The night, though, belonged to Aquino. He is a man of quiet but solid confidence.
Asked if anything about his big league debut surprises him, his one-word answer was, “No.”
Asked if this is what he expected to happen, his one-word answer was, “Yes.”
Asked if he had ever hit three home runs in any game in his life and his two-word answer was, “First time.”
All three home runs ball were retrieved and when asked if he was going to keep them or any on of them, his answer was, “No. The win was the most important thing. And I’m having fun.”
The Reds scored first, one in the first inning. But it could have been more. Joey Votto doubled and Josh VanMeter doubled him home. VanMeter, inexplicibly and with no excuse, was picked off second base.
The Reds scored two in the second innings. But it could have been more. Aquino lined his first home run of this game into the left field corner, Nick Senzel followed with an explosion into the upper deck, back-to-back home runs.
Tucker Barnhart and Jose Peraza followed with singles and the Reds had two on with no outs. Sonny Gray bunted them to third and second. But Jesse Winker struck out and, once again, with runners in scoring position Joey Votto took a called third strike.
As it turned out, those failures were superfluous.
When Aquino stepped into the box with two outs and nobody on in the fourth, there was no way he would hit another home run. Just no way
Oh, yeah? On pitcher Kyle Hendricks’ first pitch Aquino ripped one into the left field seats, second of the game and No. 6 of the season.
And the Cubs began unraveling like a moth-eaten wool sweater. Nick Senzel singled and continued to second when center fielder Albert Almora Jr. booted it for an error.
Tucker Barnhart singled home Senzel. Jose Peraza bounced a ground rule double into the left center seats, putting runners on third and second.

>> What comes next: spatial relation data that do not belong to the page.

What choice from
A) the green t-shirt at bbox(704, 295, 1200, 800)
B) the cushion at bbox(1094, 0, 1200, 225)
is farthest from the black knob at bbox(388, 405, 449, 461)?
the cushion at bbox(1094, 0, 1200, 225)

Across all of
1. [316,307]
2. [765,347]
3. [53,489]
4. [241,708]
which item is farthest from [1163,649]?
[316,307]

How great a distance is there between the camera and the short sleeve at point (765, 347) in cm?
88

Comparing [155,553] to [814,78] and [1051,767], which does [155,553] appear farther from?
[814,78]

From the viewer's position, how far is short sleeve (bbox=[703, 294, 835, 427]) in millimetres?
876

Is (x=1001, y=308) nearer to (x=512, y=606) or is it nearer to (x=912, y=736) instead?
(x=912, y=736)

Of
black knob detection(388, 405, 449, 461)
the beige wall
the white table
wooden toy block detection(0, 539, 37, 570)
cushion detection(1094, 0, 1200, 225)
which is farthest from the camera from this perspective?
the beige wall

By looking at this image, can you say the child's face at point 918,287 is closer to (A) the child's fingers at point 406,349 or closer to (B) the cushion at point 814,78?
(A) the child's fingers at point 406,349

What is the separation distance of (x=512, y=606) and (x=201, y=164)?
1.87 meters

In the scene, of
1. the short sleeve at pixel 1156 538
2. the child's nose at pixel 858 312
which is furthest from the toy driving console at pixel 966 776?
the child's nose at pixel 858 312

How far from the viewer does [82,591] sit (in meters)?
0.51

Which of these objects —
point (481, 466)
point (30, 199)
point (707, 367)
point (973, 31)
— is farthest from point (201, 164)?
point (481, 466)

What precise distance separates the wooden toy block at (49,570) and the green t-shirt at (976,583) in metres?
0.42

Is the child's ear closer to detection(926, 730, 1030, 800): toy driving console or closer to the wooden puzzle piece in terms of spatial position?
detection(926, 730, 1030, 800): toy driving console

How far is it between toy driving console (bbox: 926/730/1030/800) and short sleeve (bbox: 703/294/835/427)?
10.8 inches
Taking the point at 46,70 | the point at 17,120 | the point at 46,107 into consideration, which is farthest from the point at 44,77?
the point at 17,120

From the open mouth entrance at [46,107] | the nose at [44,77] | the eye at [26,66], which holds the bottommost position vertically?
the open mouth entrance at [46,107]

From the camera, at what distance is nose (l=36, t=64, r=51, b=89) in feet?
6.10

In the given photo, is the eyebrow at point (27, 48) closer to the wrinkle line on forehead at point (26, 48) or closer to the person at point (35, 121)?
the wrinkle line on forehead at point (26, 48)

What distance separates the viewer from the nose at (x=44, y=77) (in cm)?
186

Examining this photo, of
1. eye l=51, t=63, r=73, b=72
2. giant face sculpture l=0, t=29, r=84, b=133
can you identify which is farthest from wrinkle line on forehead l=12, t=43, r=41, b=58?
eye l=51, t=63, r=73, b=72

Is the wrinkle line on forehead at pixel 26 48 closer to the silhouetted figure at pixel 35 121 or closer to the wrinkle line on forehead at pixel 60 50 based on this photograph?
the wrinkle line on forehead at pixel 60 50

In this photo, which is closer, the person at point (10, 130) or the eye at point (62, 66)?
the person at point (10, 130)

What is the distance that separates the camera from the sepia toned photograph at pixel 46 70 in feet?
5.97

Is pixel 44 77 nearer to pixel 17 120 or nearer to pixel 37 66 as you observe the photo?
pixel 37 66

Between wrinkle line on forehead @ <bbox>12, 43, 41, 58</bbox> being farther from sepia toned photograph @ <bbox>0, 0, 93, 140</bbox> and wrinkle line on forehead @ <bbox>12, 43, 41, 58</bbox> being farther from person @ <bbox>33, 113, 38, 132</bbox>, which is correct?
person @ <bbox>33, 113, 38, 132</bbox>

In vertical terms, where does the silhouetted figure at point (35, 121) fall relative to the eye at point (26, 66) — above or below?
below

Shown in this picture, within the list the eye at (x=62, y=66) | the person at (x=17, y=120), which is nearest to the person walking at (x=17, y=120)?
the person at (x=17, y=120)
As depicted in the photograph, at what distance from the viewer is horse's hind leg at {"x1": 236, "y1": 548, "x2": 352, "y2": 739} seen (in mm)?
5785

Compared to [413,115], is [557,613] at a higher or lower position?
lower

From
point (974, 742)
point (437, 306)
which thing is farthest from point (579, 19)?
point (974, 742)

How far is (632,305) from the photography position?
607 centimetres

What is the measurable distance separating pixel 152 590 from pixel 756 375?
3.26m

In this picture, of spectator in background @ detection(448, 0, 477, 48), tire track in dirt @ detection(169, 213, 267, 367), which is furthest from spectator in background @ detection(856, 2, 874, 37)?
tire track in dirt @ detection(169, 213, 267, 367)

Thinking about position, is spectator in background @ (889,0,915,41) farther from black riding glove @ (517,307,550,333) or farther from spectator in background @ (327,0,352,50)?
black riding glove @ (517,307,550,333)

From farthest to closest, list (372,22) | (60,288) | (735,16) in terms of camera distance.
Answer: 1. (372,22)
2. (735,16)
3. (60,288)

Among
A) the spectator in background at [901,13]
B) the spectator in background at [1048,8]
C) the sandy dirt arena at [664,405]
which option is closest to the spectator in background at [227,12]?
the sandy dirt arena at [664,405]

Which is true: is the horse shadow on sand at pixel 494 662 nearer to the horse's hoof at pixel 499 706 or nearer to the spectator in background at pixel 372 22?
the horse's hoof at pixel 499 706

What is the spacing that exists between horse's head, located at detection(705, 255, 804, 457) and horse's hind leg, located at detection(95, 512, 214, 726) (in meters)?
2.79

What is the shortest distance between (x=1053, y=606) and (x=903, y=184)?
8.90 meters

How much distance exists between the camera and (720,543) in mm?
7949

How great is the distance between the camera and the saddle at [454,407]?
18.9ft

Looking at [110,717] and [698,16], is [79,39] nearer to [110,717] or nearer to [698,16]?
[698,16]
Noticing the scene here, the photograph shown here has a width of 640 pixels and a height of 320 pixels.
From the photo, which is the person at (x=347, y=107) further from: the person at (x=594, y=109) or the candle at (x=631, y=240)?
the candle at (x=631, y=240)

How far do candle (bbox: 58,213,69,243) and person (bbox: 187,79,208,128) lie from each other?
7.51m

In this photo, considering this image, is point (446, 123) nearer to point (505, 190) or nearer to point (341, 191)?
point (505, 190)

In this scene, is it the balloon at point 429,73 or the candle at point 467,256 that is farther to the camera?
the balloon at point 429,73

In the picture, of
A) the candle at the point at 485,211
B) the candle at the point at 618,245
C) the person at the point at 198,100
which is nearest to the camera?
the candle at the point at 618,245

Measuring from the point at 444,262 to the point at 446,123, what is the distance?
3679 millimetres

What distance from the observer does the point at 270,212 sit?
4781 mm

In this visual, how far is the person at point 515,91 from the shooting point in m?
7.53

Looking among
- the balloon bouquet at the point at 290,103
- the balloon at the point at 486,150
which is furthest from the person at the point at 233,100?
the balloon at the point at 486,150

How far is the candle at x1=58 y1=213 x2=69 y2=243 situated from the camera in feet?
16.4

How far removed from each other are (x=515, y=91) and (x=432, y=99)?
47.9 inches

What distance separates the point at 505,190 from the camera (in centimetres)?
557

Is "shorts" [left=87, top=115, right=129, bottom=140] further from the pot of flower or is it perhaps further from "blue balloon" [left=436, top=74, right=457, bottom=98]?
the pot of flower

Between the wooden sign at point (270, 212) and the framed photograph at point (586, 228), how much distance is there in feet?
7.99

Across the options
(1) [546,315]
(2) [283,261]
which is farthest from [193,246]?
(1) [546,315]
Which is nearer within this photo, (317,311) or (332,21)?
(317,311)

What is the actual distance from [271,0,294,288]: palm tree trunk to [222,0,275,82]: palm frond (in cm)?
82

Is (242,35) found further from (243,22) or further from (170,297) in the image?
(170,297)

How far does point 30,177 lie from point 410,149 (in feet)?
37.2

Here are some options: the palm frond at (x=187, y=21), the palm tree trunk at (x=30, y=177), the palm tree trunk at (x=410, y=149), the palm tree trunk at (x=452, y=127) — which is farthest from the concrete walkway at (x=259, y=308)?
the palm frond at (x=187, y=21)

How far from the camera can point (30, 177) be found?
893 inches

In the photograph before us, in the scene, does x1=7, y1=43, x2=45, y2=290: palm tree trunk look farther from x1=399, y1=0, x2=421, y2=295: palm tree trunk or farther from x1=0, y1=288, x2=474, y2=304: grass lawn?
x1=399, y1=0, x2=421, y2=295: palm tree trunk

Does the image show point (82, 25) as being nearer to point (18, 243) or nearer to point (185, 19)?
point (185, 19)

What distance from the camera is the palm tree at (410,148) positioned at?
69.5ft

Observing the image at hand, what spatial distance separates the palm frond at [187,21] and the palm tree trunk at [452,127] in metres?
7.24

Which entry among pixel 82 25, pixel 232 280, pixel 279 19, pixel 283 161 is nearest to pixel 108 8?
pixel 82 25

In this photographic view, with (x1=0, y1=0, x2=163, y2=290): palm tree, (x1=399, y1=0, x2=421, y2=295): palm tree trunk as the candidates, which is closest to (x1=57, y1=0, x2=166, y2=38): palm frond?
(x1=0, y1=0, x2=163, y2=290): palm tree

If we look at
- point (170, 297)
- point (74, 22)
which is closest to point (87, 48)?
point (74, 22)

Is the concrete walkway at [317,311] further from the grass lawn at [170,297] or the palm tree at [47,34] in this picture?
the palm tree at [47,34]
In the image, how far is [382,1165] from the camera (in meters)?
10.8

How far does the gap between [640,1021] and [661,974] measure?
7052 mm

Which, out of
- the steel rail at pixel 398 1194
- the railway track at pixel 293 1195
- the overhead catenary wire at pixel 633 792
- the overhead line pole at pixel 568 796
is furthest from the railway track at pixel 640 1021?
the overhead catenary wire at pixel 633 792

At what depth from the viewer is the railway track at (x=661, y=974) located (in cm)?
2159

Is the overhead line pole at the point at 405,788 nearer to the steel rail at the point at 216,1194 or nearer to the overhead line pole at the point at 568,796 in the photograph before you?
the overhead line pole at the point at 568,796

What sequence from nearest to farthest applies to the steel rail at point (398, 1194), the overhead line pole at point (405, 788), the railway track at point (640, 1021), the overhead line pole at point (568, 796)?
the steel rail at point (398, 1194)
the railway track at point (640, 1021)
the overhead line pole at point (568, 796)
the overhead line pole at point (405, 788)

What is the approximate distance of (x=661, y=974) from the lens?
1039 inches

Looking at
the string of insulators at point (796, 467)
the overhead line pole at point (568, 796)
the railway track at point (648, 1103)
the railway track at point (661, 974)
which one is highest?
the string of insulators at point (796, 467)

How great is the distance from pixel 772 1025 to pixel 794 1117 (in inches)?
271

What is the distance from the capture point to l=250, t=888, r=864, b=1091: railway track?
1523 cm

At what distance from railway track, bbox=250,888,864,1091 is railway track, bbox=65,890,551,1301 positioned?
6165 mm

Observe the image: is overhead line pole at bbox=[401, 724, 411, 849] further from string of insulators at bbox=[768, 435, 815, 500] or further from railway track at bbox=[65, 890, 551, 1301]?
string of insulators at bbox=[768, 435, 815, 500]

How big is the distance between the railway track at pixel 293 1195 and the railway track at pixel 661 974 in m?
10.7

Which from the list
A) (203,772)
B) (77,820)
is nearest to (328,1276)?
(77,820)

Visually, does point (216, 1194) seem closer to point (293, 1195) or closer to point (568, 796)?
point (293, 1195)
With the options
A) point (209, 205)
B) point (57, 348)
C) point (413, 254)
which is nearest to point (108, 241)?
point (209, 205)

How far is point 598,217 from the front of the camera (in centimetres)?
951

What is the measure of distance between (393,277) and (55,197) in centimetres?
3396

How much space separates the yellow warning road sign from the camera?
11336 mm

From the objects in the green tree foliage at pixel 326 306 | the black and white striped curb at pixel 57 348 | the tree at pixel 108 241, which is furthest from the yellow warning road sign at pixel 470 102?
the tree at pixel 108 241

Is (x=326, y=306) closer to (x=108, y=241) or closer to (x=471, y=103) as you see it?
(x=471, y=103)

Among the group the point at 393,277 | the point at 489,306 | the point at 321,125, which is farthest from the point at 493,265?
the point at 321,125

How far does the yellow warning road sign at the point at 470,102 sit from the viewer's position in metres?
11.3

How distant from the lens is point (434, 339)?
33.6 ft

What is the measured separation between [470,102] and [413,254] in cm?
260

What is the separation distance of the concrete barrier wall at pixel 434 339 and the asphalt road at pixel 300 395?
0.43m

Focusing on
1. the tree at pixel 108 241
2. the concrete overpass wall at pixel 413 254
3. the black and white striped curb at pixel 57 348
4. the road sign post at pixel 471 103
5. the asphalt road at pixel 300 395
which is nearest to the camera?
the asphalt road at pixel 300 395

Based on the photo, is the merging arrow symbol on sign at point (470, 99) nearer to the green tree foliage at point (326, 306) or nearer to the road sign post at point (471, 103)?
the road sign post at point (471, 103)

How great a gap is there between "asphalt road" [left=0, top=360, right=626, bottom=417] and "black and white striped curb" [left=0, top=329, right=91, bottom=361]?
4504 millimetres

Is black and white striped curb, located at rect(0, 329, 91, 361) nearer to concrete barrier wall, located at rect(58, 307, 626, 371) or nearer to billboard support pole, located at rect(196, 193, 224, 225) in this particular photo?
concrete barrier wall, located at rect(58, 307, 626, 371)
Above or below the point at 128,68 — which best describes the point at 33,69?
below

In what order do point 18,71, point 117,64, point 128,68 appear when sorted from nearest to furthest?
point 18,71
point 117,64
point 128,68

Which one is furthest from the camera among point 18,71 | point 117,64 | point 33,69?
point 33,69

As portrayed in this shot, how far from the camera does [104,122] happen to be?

To really rub it in, pitcher Sonny Gray poked a two-run single to right and it was 7-0. When Votto made the final out, four runs had scored, all after there were two outs and nobody on.
The onslaught progressed in the fourth against relief pitcher Dillon Maples. Eugenio Suarez drilled Maples’ first pitch over the center field fence, the 32nd of the year for Suarez and the fourth of the game for the Reds.
And then it was Aquino’s turn? Again? Again!!! His third home run in three innings, something right out of The Twilight Zone, made it 9-0. His seventh home run in eight starts this season earned him a curtain call out of the dugout.
“It was really nice and that’s why I came out there, for the fans to enjoy that,” he said. “I enjoyed the moment.”
That’s when Cubs manager Joe Maddon waved the white flag, offered unconditional surrender by making several lineup changes, including the removal of stars Kris Bryant, Anthony Rizzo and Javier Baez.
When Aquino came to bat in the sixth inning, seeking his fourth home run of the night, Chicago pitcher Alec Mills walked him on four pitches, drawing ear-assaulting boos from the crowd. Mills pitched to him in the eighth and struck him out, proving only that, yes, Aquino is human.
Manager David Bell was thrilled that Aquino took the walk when he could have flailed wildly in search of home run No. 4.
“It showed really good poise on his part,” said Bell. “He didn’t bite on a 3-and-0 curveball.
“He is not only hitting home runs, he is doing it in meaningful games and in important situations,” said Bell. “These games are so important to us as a team and he is coming through for us.”
When spring training began, Baseball America rated Aquino the 19th best prospect in the Reds system, making one wonder how good the 18 ahead of him must be.
The Reds did not tender him a contract after last season, making him a free agent ... for one day. He was re-signed the next day and invited to Major League camp for spring training.
And the rest is burgeoning history of gigantic proportions, so far.
Aquino is extremely shy and soft-spoken, mostly keeping his head down during interviews. But when somebody asked him if he likes the nickname ‘The Punisher,’ he broke into a broad smile as said, “I love it.”